__Task prompt__
Your task is to restate every entry below word for word and omit the images.

__The input__
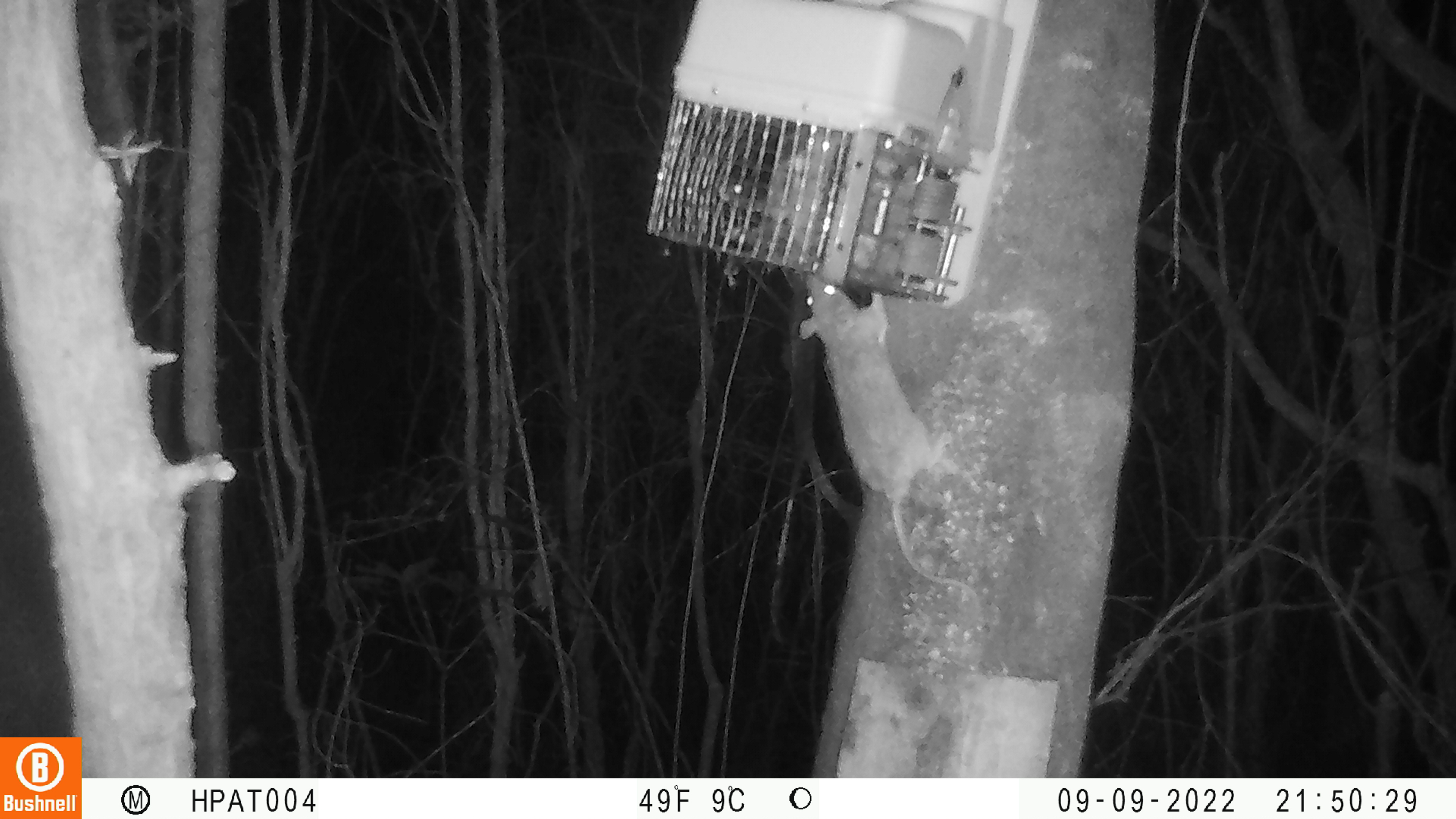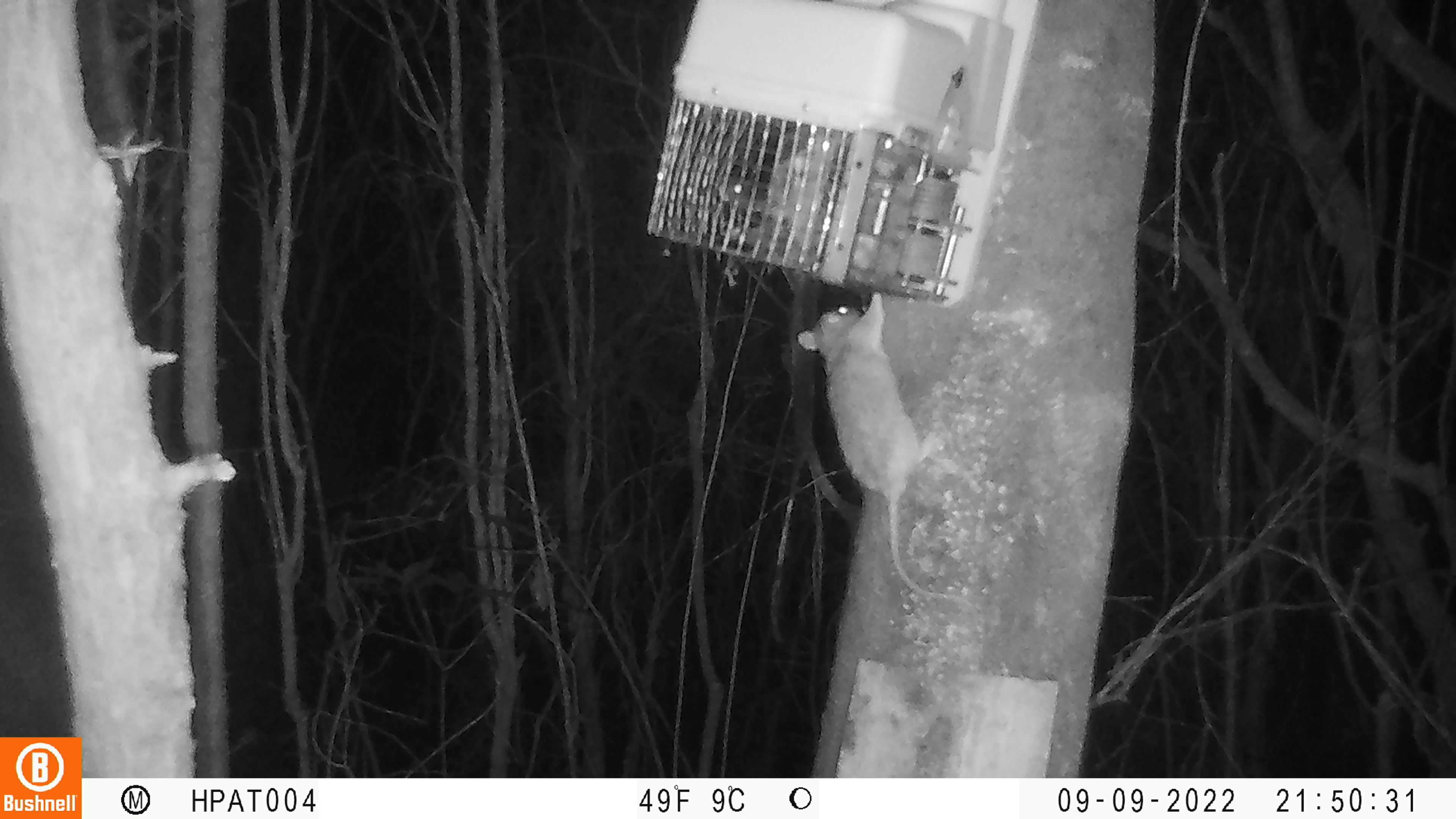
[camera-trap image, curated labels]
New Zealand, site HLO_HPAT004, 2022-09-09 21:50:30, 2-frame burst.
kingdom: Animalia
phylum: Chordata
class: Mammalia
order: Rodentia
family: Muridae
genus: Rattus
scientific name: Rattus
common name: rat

__Answer for the task__
[camera-trap image, curated labels]
New Zealand, site HLO_HPAT004, 2022-09-09 21:50:30, 2-frame burst.
kingdom: Animalia
phylum: Chordata
class: Mammalia
order: Rodentia
family: Muridae
genus: Rattus
scientific name: Rattus
common name: rat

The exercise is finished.